When Vizina, who is Métis, was first told that she had achieved this milestone for the school she said, “Wow, I’m so happy about that!”
“It’s kind of bitter sweet,” she said. “While I’m proud of the accomplishment, it’s also too bad that we are not seeing more Indigenous students choose careers in the environmental sciences.”
“Given the current state of the environment, with accelerating climate change and pollutants choking the life out of the planet, we really need to let Indigenous students develop professional training that is consistent with their cultural worldviews about caring for the Earth,” she added. “Caring for Mother Earth. Caring for Sila. Caring for the sacred feminine.”
When asked what advice she would offer to other Indigenous students who want to get a university degree, she said, “You have to believe that you can succeed.”
“Just picture yourself in the occupation that you are considering and believe that you will get there one day. I would encourage anyone who wanted to pursue post-secondary education.”
Born and raised in Saskatchewan, Vizina earned her bachelor’s and master’s degrees at the U of S before completing her PhD at SENS.
“SENS was the perfect fit for me because I have always been very interested in the nexus of science and traditional Indigenous knowledges,” she said.
During her time at SENS, she appreciated that the school’s teaching methods showed respect and appreciation for Indigenous ways of knowing.
“As a Métis student, I was certainly supported by SENS and there was never a moment where I felt that I could not express my own way of thinking or knowing,” she said. “I think, importantly, that SENS gave me the freedom to do the research that was important to me and find ways to nourish my learning spirit through the process.”
SENS professors and the school’s Indigenous Mentor Anthony Blair Dreaver Johnston, who is a member of Mistawasis Nehiyawak, work to incorporate Indigenous knowledge of the land into the curriculum for all SENS students.
Vizina’s doctoral research focused on Indigenous world views that contain foundational principles of living for ensuring sustainability for future generations.
“The ancestral languages and teachings of Indigenous peoples contain so much important wisdom about how we are to live and behave in order to ensure the long-term survival of the planet,” she said.
Her research was supervised by Marcia McKenzie, who is a professor with the College of Education and an associate member of SENS. Vizina’s research was part of McKenzie’s Sustainability and Education Policy Network project that was funded through the Social Sciences and Humanities Research Council of Canada.
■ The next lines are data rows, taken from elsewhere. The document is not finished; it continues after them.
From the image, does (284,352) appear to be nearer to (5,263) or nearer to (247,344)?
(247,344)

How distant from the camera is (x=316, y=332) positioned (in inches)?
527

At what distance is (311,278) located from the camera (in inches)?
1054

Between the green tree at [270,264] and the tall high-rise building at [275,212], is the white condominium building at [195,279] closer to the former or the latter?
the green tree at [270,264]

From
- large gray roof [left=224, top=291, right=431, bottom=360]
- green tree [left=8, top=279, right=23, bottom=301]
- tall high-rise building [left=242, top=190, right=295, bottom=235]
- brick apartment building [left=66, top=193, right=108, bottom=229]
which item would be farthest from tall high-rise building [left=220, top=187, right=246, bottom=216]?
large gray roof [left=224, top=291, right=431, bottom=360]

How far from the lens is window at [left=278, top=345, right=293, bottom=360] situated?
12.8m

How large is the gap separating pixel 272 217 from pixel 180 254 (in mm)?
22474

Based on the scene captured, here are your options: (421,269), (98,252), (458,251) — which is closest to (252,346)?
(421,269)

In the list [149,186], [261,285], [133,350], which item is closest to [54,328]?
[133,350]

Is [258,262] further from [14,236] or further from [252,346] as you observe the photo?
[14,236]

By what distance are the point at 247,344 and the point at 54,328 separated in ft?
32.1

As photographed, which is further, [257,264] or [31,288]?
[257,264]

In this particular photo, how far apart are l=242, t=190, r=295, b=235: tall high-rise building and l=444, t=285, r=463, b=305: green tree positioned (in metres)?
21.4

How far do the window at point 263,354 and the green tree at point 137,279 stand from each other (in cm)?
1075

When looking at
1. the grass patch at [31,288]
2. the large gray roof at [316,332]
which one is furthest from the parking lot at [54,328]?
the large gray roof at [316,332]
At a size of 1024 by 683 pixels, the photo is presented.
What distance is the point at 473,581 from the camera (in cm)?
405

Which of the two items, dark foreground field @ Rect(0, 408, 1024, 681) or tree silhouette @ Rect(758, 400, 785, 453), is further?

Vizina landed a job nine months before she had even finished her PhD, accepting a position as an assistant professor in Indigenous Education with the University of Winnipeg.
She currently trains pre-service teachers in Indigenous Education and will soon add Sustainability Education to her slate of courses. In the future, she hopes to initiate a network of Indigenous people in post-secondary institutions across Canada to work together on sustainability issues in their regions.
“I think connecting classroom teachers with communities and post-secondary institutions provides a great opportunity to support each other and build capacity no matter where we are in Canada,” she said.